本文セクション →
▼▼▼
そしてバラ園もここの名物になっています。8:00~17:00まで開園されており、様々なバラを鑑賞できます。
おすすめホテル「花巻温泉 ホテル花巻」
純和風の和室から洋風のツインルームなどといった様々な客室が用意されています。そして、「ホテル紅葉館」「ホテル千秋閣」とも渡り廊下でつながっていて、3つのホテルそれぞれのお風呂を相互に楽しむことが可能です。
松倉温泉
ここからは、豊沢川沿いに秘境の温泉宿が連なる花巻南温泉峡といわれる地域を見ていきましょう。なお、この地域には無料シャトルバスが運行されており(2020年1月現在)、新花巻駅や花巻駅から楽にアクセスすることができますよ。
「ガーデンリゾート 悠(はるか)の湯 風の季(とき)」は、花巻南温泉峡で最も市街地に近い松倉温泉に位置している、唯一の宿泊施設です。宿泊のほか、日帰り入浴も楽しめますよ。
▲▲▲
分析用データ →
▼▼▼
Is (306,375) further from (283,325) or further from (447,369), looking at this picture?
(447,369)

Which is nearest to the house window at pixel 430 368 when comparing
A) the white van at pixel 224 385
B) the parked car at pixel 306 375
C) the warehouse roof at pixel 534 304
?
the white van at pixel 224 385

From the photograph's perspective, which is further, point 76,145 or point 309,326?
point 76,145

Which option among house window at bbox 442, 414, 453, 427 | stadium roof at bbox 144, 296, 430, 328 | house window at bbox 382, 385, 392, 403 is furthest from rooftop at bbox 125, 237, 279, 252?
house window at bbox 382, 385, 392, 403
▲▲▲
▼▼▼
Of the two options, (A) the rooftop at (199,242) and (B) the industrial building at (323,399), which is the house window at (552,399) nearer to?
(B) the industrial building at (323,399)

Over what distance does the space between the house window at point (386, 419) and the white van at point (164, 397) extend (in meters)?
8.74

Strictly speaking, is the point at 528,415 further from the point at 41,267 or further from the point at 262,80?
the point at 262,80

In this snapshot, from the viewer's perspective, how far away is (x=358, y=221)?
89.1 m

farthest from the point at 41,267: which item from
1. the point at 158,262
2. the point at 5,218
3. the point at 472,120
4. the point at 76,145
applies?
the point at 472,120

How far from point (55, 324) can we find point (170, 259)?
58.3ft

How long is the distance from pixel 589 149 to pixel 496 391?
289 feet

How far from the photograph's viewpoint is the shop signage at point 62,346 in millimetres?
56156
▲▲▲
課題 →
花巻の温泉を紹介する本文のうち、「おすすめホテル「花巻温泉 ホテル花巻」」を含む語句で始まり「クセスすることができますよ。」で終わる部分を、一字も変えずに返すこと。

期待される出力 →
おすすめホテル「花巻温泉 ホテル花巻」
純和風の和室から洋風のツインルームなどといった様々な客室が用意されています。そして、「ホテル紅葉館」「ホテル千秋閣」とも渡り廊下でつながっていて、3つのホテルそれぞれのお風呂を相互に楽しむことが可能です。
松倉温泉
ここからは、豊沢川沿いに秘境の温泉宿が連なる花巻南温泉峡といわれる地域を見ていきましょう。なお、この地域には無料シャトルバスが運行されており(2020年1月現在)、新花巻駅や花巻駅から楽にアクセスすることができますよ。